> Instructions to follow:
Resume the blog post and reader comments below about Matt Ridley's view of the Bible and Rome, picking up right after the last sentence shown.

The Problem with the JCs
Although I always read a whole book before I write a review of it [Exception: I reviewed the New Palgrave for Fortune after having read “only” about 300 of its 1,196 entries] and I usually read the footnotes, somehow I missed this one from Matt Ridley’s excellent book, The Rational Optimist:
Incidentally, I find it strange to recall that my education was utterly dominated by two stories: the Bible’s and Rome’s. Both were disappointing examples of history. One told the story of an obscure, violent and somewhat bigoted tribe and one its later cults, who sat around gazing at their theological navels for a few thousand years while their fascinating neighbors–the Phoenicians, Philistines, Canaanites, Lydians and Greeks–invented respectively maritime trade, iron, the alphabet, coins and geometry. The other told the story of a barbarically violent people who founded one of the empires that institutionalized the plundering of its commercially minded neighbors, then went on to invent practically nothing in half a millennium and achieve an actual diminution in living standards for its citizens, very nearly extinguishing literacy as it died. I exaggerate, but there are more interesting figures in history than Jesus Christ or Julius Caesar. (p. 389 of hard cover)
This is slightly overstated as was, I argued in my review [scroll down], some of the rest of Ridley’s book. The most important thing I learned from the Bible during my Christian days, for example, was to turn the other cheek. Still, Ridley makes a good point.
HT to Jeff Hummel.
READER COMMENTS
ThomasL
Jul 19 2011 at 1:56pm
Anti-Semitic, Anti-Christian, and exhibiting a poor grasp of history all accomplished in a single paragraph. I must agree that Ridley is a very concise writer.
Todd Fletcher
Jul 19 2011 at 1:59pm
I think he’s wrong about the Romans. They secured the Mediterranean for trade, which then exploded. The mercantile cities were too fractious to unite against foreign invaders and couldn’t provide security against pirates, so the Romans stepped in a grabbed it. Yes of course they took plenty of loot in exchange for it. They also provided a fairly uniform legal & educational system across the empire. So it was a sort of unified (though not “free”) trade zone. All of these were public goods needed for the Eastern mercantile cities to prosper after Greece failed to secure the Mediterranean after Alexander.
See “The Fall of Rome: And the End of Civilization” by Bryan Ward-Perkins for more.
Randy
Jul 19 2011 at 3:48pm
Ridley does have a point, but I find myself forced to realize that the two forms of “barbarism” represented, religion and aggression, lead to success. Commerce may be the bedrock, but those who participate in commerce will be forever exploited by mystics and warriors.
david nh
Jul 19 2011 at 3:49pm
Hmm. How naughty and provocative.
On the other hand, the Romans invented concrete and left behind all sorts of magnificent architecture and infrastructure like aqueducts and roads. Rome was a city of over a million souls at its height, when Matt Ridley’s Druid ancestors were still painting themselves blue.
Also, the fact that the Roman empire’s fall “very nearly extinguish(ed) literacy” was presumably not the fault of the empire itself but rather its lack and more specifically the barbarism that followed in its wake.
Christians brought us the Renaissance (with the aid of their Roman forbearers), perpective (in art), banking, double entry bookkeeping, the invention of the individual (see: Renaissance), competitive government (and defence) like Arnold Kling likes (see Renaissance yet again, this time specifically the Italian variety), ultimately the Enlightenment, some magnificent church music, capitalism, the work ethic, Sophia Loren and Ferraris (and probably some other stuff I forgot to mention).

> Dataset records:

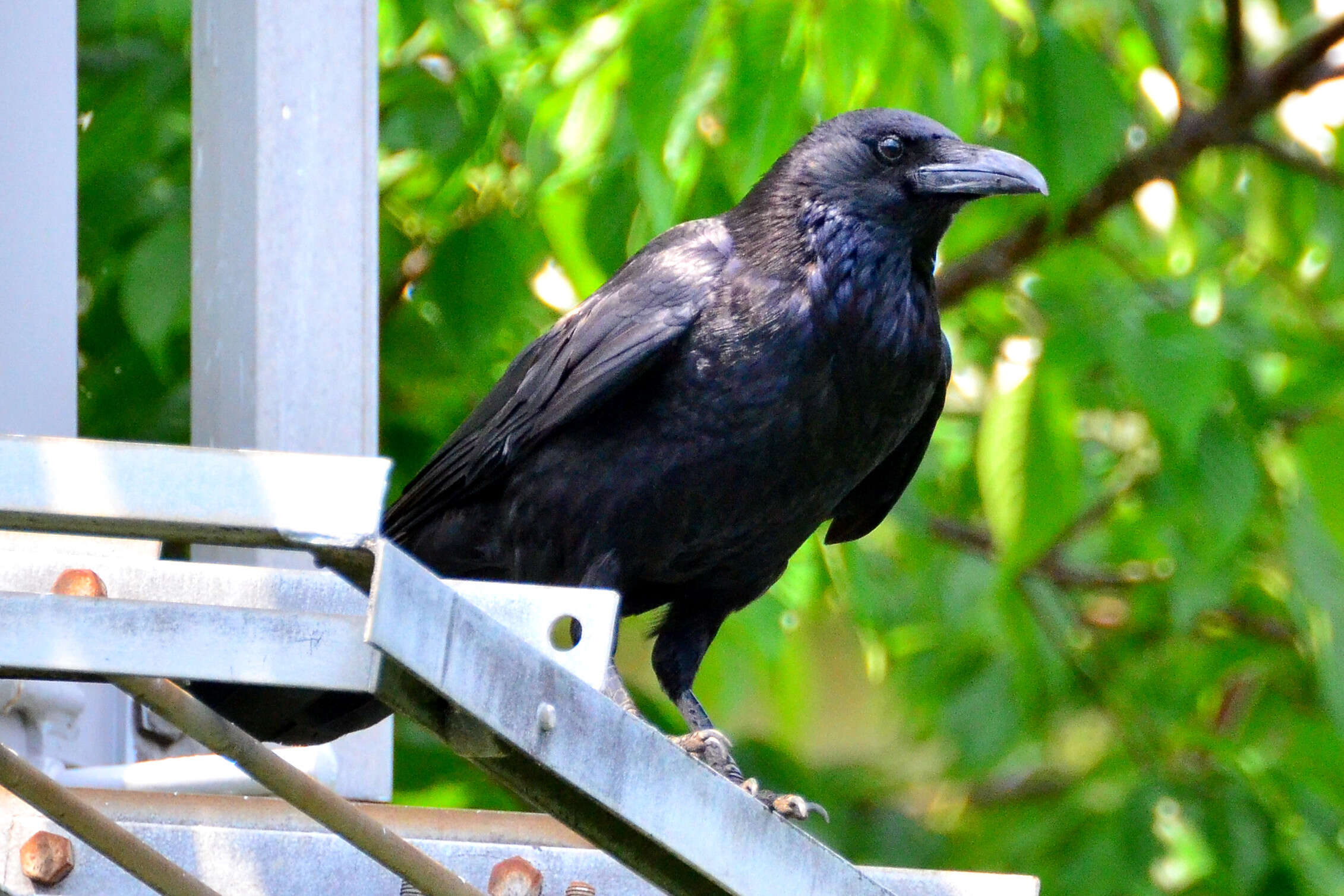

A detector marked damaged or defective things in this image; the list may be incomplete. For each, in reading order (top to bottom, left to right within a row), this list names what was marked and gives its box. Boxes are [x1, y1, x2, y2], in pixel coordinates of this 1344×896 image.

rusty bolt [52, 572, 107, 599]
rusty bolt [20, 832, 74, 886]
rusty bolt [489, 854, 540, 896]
---
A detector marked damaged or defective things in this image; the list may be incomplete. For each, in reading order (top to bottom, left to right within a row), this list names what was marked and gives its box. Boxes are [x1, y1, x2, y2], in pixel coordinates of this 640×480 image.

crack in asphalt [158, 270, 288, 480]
---
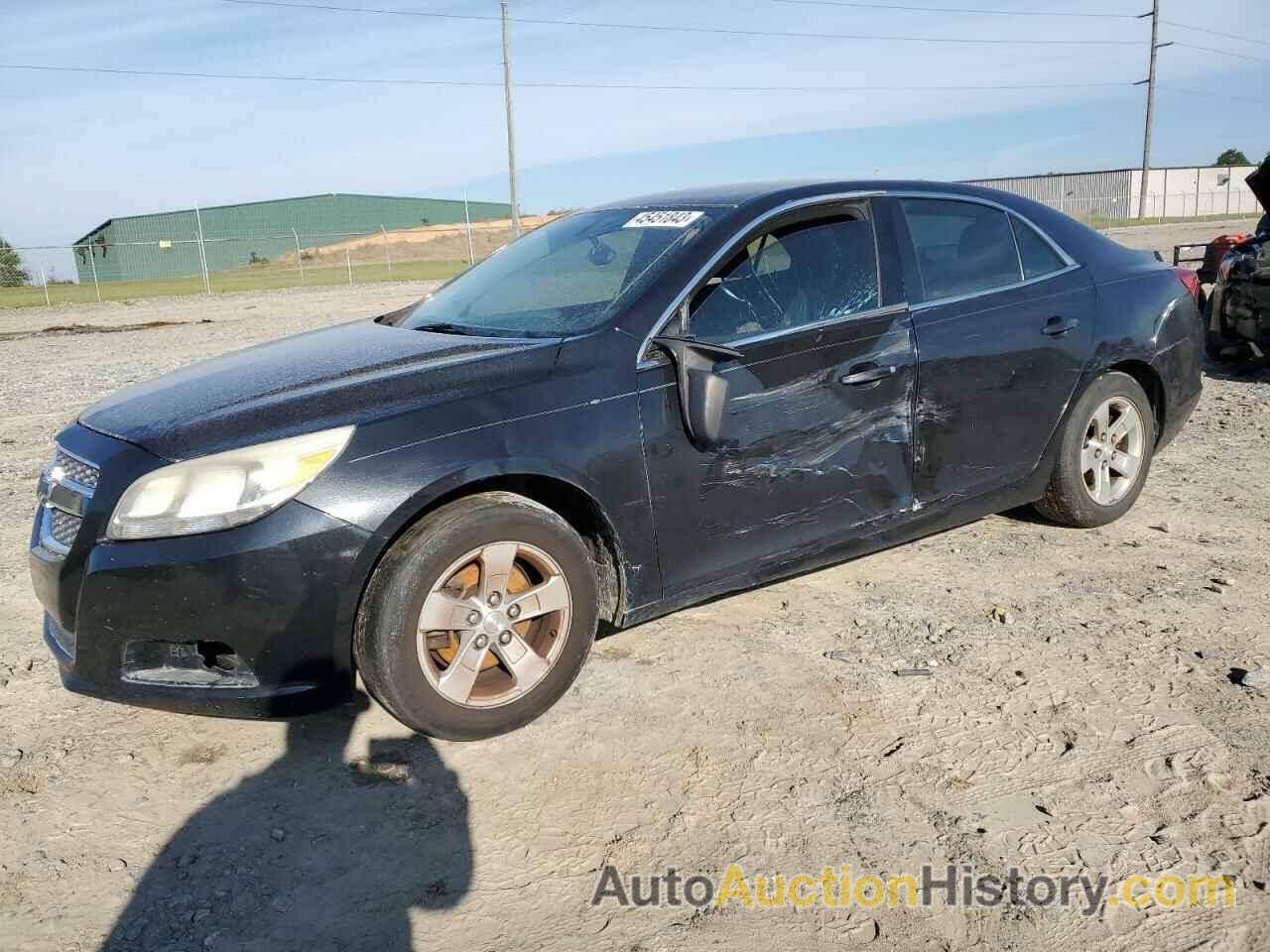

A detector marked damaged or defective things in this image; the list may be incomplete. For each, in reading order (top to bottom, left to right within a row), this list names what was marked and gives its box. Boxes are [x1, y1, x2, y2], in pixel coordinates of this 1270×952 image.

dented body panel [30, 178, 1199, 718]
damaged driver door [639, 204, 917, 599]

> Answer to this problem:
Sure, we were savages but, hey, how can one evolve if one starts out perfect?
Blackadder
Jul 19 2011 at 4:29pm
The comment seems out of keeping with the otherwise amiable nature of Ridley’s book. Frankly, it’s not clear what purpose comments like this are supposed to serve.
david nh
Jul 19 2011 at 4:59pm
@blackadder:
Signalling?
DougT
Jul 19 2011 at 5:15pm
Judaism / Christianity brought a codified moral law. I’m surprised Ridley didn’t seize on the Babylonian Code of Hammurabi, but by every account the 10 Commandments were a cornerstone of efficient jurisprudence. Roman courts and laws sought uniform application, and even in the first century a nascent form of “rights” was in development.
A few thousand years of theological navel-gazing brought us the best application of Plato (Augustine) and Aristotle (Thomas) the world has ever seen. Wait, there was Averroes–or not. Thomas predicted tri-partite government by applying Aristotle’s politics to high-medieval society. And Jefferson’s Declaration is impossible to envision without Plato. Wait, that was geometry.
Wow, now I’m not so sorry I missed the book.
Curt Doolittle
Jul 19 2011 at 6:30pm
Interesting comments. Mostly silly.
The point Ridley is making, is that his education was still steeped in Christian dogma, when there are many more worthwhile COMMERCIAL societies to study and learn from. Today’s education is still steeped in democratic and socialist dogma. But as someone states above, we study mystics and conquerors rather than merchants. We even study inventors, heretics and perverts. But we rarely study merchants. And were they are studied they are demonized.
The fact of the matter is, that if not for Roman economic dependence upon conquest, and military over extension, their financial house (given that they had very few financial tools to work with) might have not caused a descent into ignorance and poverty for a millenium (in the west if not the east.)
If not for the aggressive Roman conquest of the jewish lands, and the subsequent use of jewish mysticism as a means of creating community among rebels in the empire, then the jews would have become an irrelevant people absorbed by the muslims, rather than diasporic traders.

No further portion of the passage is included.